:: Extract to read ::
It was that idea of the plantation state that no doubt made the writer see the Rice Coast as “in essence an attempt to recreate in America the classic Greek ideal of democracy.” And in a curiously written paragraph that makes no reference to Africans or slaves or black people, plantation slavery is incorporated into this Greek ideal as “the most complete ‘economic security’ ” ever offered certain people in America. “For this security, covering the whole period of their lives from babyhood to old age, a price was paid.” “A price”—that is the silent way in which, to preserve the idea of the classical world, slavery is referred to. And this “price,” the writer adds, was “perhaps not wholly excessive,” considering the people—again never mentioned—to whom this security was offered.
But—when this Greek aspect was set aside—there was another way of talking about slavery. “For the South the slavery problem became the negro problem, and what in reality the Carolinian state strove against from 1831 to 1865 was a threatened ‘solution’ of the negro problem which would destroy them.” The state required slaves; without slaves it couldn’t get by; but the slaves threatened the state with extinction always. So the planter’s special way of life in the ricelands of Carolina became “white civilization”; that was the thing that had to be preserved.
There was a torment in this way of reasoning, this unwillingness of educated men and religious men—and sensitive men—ever to say that what they were defending was simply the world they had known. And there is always the silence—the lack of reference to Negroes, the slave cabins below the oaks—when the plantation world becomes something nobler than itself, becomes something like the
Greek city-state. That had been the silence as well, fifty-seven years before, of the Confederate Memorial in Columbia; the virtues of the dead men ennobling the cause, the cause itself never defined. But how else, in 1879 or 1936, even at that time of high imperialism, could educated men defend slavery?

:: Entries supplied ::
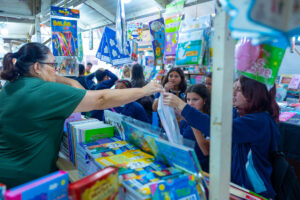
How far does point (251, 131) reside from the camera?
1.22 metres

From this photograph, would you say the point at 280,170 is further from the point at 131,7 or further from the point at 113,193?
the point at 131,7

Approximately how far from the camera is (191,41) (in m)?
1.29

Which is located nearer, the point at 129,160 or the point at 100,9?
the point at 129,160

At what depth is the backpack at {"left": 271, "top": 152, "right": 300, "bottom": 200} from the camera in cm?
121

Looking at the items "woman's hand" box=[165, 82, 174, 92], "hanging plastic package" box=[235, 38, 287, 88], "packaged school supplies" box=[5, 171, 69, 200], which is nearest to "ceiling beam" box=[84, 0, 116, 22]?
"woman's hand" box=[165, 82, 174, 92]

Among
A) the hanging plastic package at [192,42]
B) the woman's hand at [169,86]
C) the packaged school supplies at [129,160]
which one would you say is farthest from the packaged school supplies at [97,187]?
the woman's hand at [169,86]

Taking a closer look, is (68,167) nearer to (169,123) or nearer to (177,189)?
(169,123)

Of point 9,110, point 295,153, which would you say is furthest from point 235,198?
point 295,153

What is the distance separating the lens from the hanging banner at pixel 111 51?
247cm

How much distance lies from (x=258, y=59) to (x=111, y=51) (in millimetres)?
1848

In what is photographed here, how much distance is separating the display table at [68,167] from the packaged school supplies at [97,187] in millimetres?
711

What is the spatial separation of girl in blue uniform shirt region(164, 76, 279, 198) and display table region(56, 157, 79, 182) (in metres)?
0.78

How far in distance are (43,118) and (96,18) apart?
370cm

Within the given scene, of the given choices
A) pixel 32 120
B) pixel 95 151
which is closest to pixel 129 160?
pixel 95 151
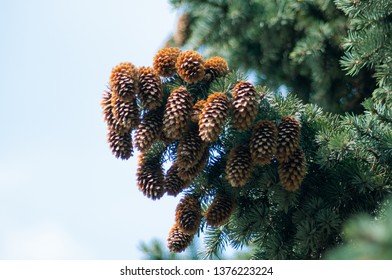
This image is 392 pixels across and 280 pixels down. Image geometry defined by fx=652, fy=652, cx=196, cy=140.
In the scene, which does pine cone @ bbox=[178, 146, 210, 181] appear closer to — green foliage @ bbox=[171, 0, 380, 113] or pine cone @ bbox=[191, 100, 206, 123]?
pine cone @ bbox=[191, 100, 206, 123]

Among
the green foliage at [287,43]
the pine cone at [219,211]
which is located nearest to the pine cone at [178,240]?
the pine cone at [219,211]

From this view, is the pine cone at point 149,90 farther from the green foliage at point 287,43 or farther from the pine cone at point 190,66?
the green foliage at point 287,43

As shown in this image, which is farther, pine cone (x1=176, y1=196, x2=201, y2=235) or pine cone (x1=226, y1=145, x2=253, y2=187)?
pine cone (x1=176, y1=196, x2=201, y2=235)

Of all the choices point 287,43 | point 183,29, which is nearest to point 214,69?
point 287,43

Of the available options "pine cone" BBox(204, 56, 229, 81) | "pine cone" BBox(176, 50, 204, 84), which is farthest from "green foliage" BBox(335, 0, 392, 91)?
"pine cone" BBox(176, 50, 204, 84)

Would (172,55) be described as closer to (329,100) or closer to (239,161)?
(239,161)

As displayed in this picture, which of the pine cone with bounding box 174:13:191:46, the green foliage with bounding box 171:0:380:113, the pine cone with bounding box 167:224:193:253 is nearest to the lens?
the pine cone with bounding box 167:224:193:253
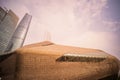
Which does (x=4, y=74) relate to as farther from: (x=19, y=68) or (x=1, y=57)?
(x=19, y=68)

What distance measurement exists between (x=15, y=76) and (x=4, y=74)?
2.76 m

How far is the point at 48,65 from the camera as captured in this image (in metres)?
8.29

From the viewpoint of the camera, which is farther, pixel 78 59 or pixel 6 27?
pixel 6 27

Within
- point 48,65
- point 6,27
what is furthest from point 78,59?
point 6,27

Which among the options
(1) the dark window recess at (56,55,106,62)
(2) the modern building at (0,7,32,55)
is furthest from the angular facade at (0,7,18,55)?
(1) the dark window recess at (56,55,106,62)

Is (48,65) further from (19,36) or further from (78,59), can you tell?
(19,36)

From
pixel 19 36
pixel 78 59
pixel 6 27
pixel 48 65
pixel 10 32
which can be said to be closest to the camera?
pixel 48 65

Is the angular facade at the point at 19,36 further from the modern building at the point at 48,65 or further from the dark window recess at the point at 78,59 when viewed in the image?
the dark window recess at the point at 78,59

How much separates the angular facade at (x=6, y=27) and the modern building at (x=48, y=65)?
5308cm

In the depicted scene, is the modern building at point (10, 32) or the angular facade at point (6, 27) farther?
the modern building at point (10, 32)

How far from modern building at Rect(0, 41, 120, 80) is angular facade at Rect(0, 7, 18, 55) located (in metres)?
53.1

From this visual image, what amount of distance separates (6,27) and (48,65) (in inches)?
2431

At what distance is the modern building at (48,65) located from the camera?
25.7ft

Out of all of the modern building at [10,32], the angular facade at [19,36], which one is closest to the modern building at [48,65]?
the modern building at [10,32]
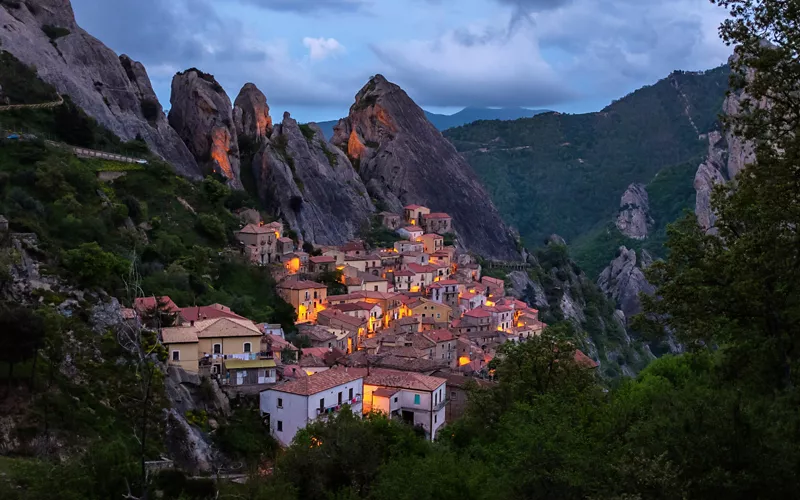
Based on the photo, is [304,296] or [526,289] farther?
[526,289]

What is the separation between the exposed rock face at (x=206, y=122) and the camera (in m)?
92.9

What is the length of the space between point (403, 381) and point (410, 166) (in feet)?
273

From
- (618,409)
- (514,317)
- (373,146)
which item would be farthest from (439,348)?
(373,146)

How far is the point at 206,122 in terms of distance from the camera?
94188 millimetres

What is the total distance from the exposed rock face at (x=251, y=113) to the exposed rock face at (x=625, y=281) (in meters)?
61.1

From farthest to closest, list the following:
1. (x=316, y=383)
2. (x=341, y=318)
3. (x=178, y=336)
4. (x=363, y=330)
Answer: (x=363, y=330), (x=341, y=318), (x=178, y=336), (x=316, y=383)

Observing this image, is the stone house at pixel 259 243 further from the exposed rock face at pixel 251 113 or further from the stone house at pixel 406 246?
the exposed rock face at pixel 251 113

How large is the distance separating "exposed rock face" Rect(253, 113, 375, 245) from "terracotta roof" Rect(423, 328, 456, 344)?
31352mm

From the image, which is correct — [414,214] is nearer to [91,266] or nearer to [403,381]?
[403,381]

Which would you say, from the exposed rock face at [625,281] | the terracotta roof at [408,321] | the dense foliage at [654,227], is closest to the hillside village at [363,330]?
the terracotta roof at [408,321]

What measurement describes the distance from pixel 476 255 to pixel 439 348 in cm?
5068

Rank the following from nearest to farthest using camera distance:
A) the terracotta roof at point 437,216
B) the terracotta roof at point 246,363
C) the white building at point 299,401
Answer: the white building at point 299,401 → the terracotta roof at point 246,363 → the terracotta roof at point 437,216

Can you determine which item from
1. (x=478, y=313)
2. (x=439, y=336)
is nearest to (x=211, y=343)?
(x=439, y=336)

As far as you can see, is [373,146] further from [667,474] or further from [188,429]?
Result: [667,474]
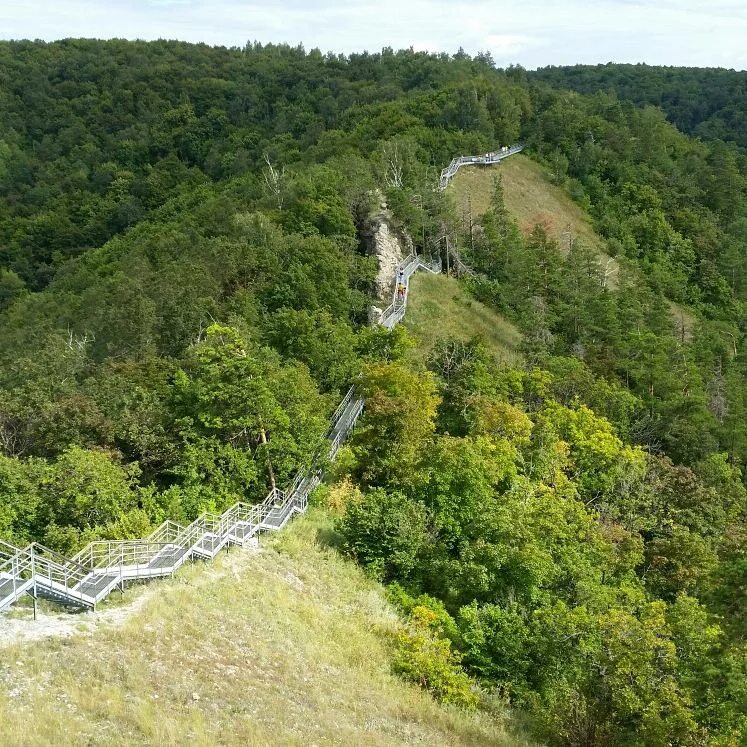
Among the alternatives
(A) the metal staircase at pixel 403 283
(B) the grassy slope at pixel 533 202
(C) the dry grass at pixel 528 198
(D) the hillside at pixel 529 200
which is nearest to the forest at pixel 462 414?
(A) the metal staircase at pixel 403 283

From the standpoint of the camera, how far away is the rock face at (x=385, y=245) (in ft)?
208

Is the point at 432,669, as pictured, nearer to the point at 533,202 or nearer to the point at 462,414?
the point at 462,414

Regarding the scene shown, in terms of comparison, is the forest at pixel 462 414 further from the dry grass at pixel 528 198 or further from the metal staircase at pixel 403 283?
the dry grass at pixel 528 198

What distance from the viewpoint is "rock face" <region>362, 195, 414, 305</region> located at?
63.2 m

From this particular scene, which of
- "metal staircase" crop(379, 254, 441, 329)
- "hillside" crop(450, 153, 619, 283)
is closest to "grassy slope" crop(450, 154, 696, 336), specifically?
"hillside" crop(450, 153, 619, 283)

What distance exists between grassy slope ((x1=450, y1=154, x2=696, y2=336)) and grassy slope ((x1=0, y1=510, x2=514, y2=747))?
6358cm

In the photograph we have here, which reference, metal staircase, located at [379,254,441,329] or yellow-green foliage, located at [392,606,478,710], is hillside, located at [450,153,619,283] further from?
yellow-green foliage, located at [392,606,478,710]

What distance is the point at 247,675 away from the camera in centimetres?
2131

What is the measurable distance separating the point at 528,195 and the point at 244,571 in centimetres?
8171

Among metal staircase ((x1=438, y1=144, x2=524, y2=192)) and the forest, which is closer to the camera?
the forest

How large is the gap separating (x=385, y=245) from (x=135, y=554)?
149ft

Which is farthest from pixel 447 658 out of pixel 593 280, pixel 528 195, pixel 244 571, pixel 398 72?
pixel 398 72

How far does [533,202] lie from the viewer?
99.1m

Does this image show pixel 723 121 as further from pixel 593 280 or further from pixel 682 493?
pixel 682 493
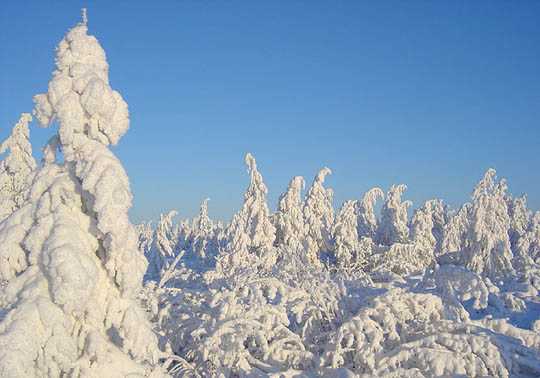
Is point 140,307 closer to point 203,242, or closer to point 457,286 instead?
point 457,286

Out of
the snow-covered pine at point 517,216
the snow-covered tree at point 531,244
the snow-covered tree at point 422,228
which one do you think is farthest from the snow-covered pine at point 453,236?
the snow-covered pine at point 517,216

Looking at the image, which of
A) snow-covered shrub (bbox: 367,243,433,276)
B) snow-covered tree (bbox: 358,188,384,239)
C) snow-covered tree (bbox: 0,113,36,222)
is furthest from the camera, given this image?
snow-covered tree (bbox: 358,188,384,239)

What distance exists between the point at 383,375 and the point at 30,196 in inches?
242

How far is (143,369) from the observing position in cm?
636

:: Exercises ::
1) In the Rice Coast passage, what did the planter's special way of life in the ricelands of Carolina become?
2) Translate this sentence from the Rice Coast passage into Spanish: "The state required slaves; without slaves it couldn't get by; but the slaves threatened the state with extinction always."
3) Proceed with the Rice Coast passage, writing on from its last sentence.

:: Task responses ::
1) It became "white civilization," the thing that had to be preserved.

2) El estado necesitaba esclavos; sin esclavos no podía arreglárselas; pero los esclavos amenazaban siempre al estado con la extinción.

3)
I had come across the rice-plantation book in the collection of a lady with a famous name. She lived with unusual simplicity in an old house in Charleston, with a piazza (Charleston for “porch” or “veranda”) looking out onto a green yard shaded by an old oak, a yard neither ordered nor overgrown. At the boundary of the plot (or beyond the fence) there was the windowless back of the neighboring house. This was the Charleston style, the piazza at the side, for privacy. But the house next door rocked with a radio; no protection against that.
And it was there, on that piazza, where the furniture was simple, weather-hardened, with ingrained dust (the breeze in Charleston, Jack Leland told me, was from the south or the west, and that was where people placed their piazzas, to catch the breeze), it was there that, through the courtesy of the lady, I met the son of the man who had written the “Narrative” for the plantation book of fifty years before.
Marion Sass was in his fifties, tall, thin, stooped, excessively wrapped up for this hot Charleston afternoon: a brown tweed jacket worn without stylishness over a pullover. He had small, sad blue eyes in a thin, gentle face. He didn’t want to sit with his back to the breeze; he sat with his back to the wall of the house. The air was full of pollen. My own eyes were heavy; I felt a cough building up; and, like Marion Sass, I was wearing a jacket. And on the sagging floor of the piazza, facing the unkempt garden or yard, almost as on a stage set of a play about the South, and in the sound of the next-door radio, we talked.